- **STATED EXERCISE**:
Provide an exact copy of the data, excluding the images.
[Start EXCERPTED RECORDS]
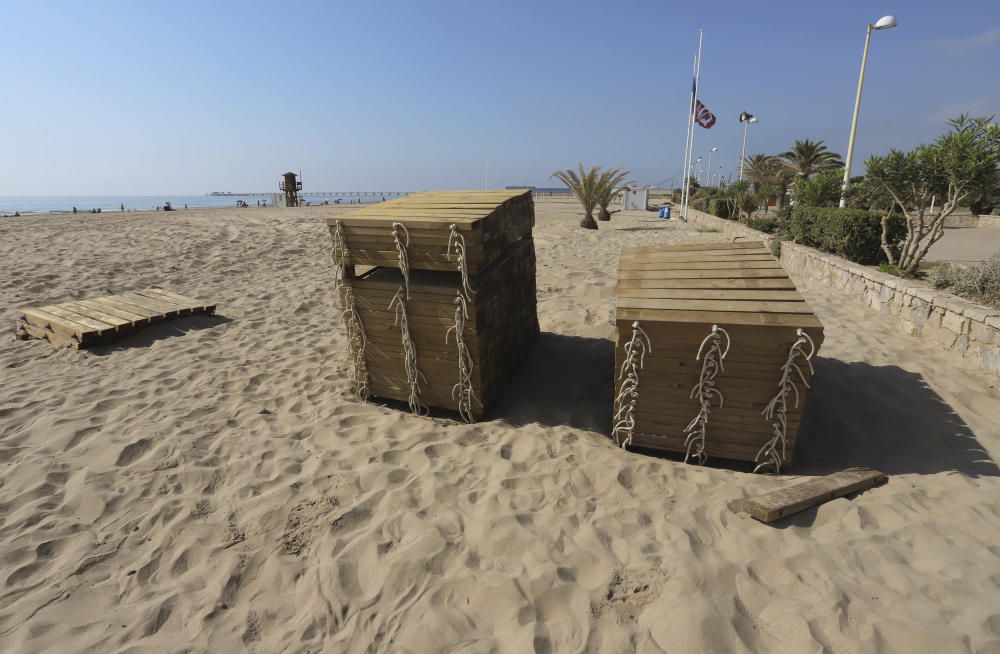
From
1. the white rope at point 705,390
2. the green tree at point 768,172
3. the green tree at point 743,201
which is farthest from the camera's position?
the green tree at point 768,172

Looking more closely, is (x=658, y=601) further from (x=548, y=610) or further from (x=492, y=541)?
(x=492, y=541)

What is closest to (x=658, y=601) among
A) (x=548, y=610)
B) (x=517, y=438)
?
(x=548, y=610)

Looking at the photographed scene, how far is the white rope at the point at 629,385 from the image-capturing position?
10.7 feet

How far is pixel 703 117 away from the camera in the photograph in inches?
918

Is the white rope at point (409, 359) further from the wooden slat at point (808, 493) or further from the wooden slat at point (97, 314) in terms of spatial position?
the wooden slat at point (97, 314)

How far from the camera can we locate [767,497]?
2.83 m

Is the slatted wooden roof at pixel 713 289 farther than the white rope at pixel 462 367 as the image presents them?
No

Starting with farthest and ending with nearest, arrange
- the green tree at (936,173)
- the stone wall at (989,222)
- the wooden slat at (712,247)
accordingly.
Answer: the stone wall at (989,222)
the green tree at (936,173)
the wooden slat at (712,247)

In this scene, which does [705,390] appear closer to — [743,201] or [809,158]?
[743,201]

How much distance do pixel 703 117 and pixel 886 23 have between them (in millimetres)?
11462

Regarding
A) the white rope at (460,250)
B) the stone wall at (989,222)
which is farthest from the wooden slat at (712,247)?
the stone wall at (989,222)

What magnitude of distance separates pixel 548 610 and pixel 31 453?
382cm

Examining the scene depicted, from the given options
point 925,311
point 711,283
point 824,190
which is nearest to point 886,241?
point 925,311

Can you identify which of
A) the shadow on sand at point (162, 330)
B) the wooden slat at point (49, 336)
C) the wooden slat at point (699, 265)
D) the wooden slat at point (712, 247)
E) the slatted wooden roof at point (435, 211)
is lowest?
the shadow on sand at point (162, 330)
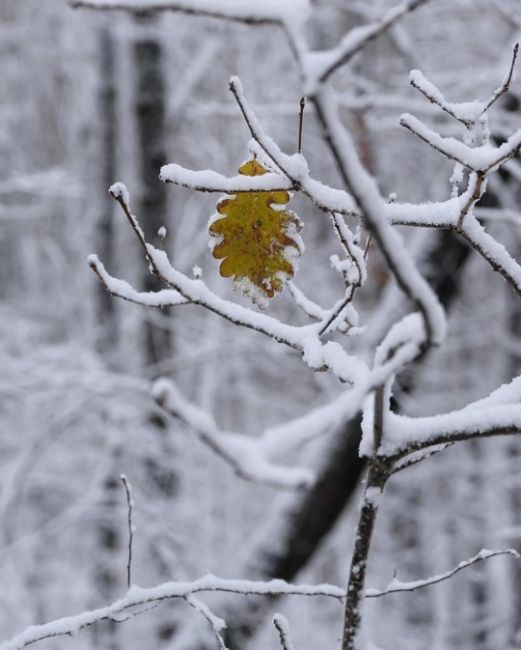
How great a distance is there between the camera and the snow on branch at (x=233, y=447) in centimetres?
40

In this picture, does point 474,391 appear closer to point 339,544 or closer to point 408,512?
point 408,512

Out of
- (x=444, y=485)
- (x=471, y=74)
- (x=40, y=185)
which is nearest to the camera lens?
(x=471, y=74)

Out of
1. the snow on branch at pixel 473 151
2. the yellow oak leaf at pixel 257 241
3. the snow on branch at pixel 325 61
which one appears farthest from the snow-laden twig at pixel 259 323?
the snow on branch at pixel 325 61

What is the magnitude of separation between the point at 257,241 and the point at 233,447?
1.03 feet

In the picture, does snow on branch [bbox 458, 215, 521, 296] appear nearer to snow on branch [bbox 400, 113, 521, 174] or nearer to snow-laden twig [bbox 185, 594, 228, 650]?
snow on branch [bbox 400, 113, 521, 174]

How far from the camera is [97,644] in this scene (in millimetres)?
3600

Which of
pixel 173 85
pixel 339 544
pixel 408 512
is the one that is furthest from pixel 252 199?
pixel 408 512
[End EXCERPTED RECORDS]
- **RESULT OF THIS TASK**:
From
1. the white rope at point 705,390
2. the green tree at point 768,172
3. the green tree at point 743,201
which is farthest from the camera's position?
the green tree at point 768,172

Looking more closely, is (x=658, y=601) further from (x=548, y=610) or further from (x=492, y=541)?
(x=492, y=541)

What is closest to (x=658, y=601) among
A) (x=548, y=610)
B) (x=517, y=438)
?
(x=548, y=610)

Looking at the photographed scene, how far is the white rope at the point at 629,385 from the image-capturing position?
10.7 feet

How far is pixel 703 117 away from the camera in the photograph in inches?
918

Is the white rope at point (409, 359) further from the wooden slat at point (808, 493) or further from the wooden slat at point (97, 314) in terms of spatial position?
the wooden slat at point (97, 314)

How far from the camera can we locate [767,497]?
2.83 m

Is the slatted wooden roof at pixel 713 289 farther than the white rope at pixel 462 367 as the image presents them?
No

Starting with farthest and ending with nearest, arrange
- the green tree at (936,173)
- the stone wall at (989,222)
- the wooden slat at (712,247)
accordingly.
Answer: the stone wall at (989,222)
the green tree at (936,173)
the wooden slat at (712,247)

In this scene, which does [705,390] appear closer to — [743,201] or [809,158]?
[743,201]

How much distance do pixel 703 117 and pixel 886 23 have between them (in millimetres)?
11462

Regarding
A) the white rope at (460,250)
B) the stone wall at (989,222)
which is farthest from the wooden slat at (712,247)?
the stone wall at (989,222)

What magnitude of distance separates pixel 548 610 and pixel 31 453?
382cm

Examining the scene depicted, from the given options
point 925,311
point 711,283
point 824,190
which is nearest to point 886,241?
point 925,311

Can you identify which of
A) the shadow on sand at point (162, 330)
B) the wooden slat at point (49, 336)
C) the wooden slat at point (699, 265)
D) the wooden slat at point (712, 247)
E) the slatted wooden roof at point (435, 211)
is lowest?
the shadow on sand at point (162, 330)
How great a distance is there between the camera and the snow on branch at (x=233, y=447) in centimetres?
40

In this picture, does point 474,391 appear closer to point 339,544 or closer to point 408,512?
point 408,512

Out of
- (x=444, y=485)
- (x=471, y=74)
- (x=40, y=185)
which is nearest to the camera lens?
(x=471, y=74)

Out of
1. the snow on branch at pixel 473 151
2. the yellow oak leaf at pixel 257 241
3. the snow on branch at pixel 325 61
which one appears farthest from the snow-laden twig at pixel 259 323?
the snow on branch at pixel 325 61

What is the magnitude of separation between the point at 257,241 and the point at 233,447?
1.03 feet

In the picture, does snow on branch [bbox 458, 215, 521, 296] appear nearer to snow on branch [bbox 400, 113, 521, 174] or nearer to snow-laden twig [bbox 185, 594, 228, 650]?
snow on branch [bbox 400, 113, 521, 174]

How far from the camera is [97,644] in this scene (in millimetres)?
3600

Which of
pixel 173 85
pixel 339 544
pixel 408 512
is the one that is furthest from pixel 252 199?
pixel 408 512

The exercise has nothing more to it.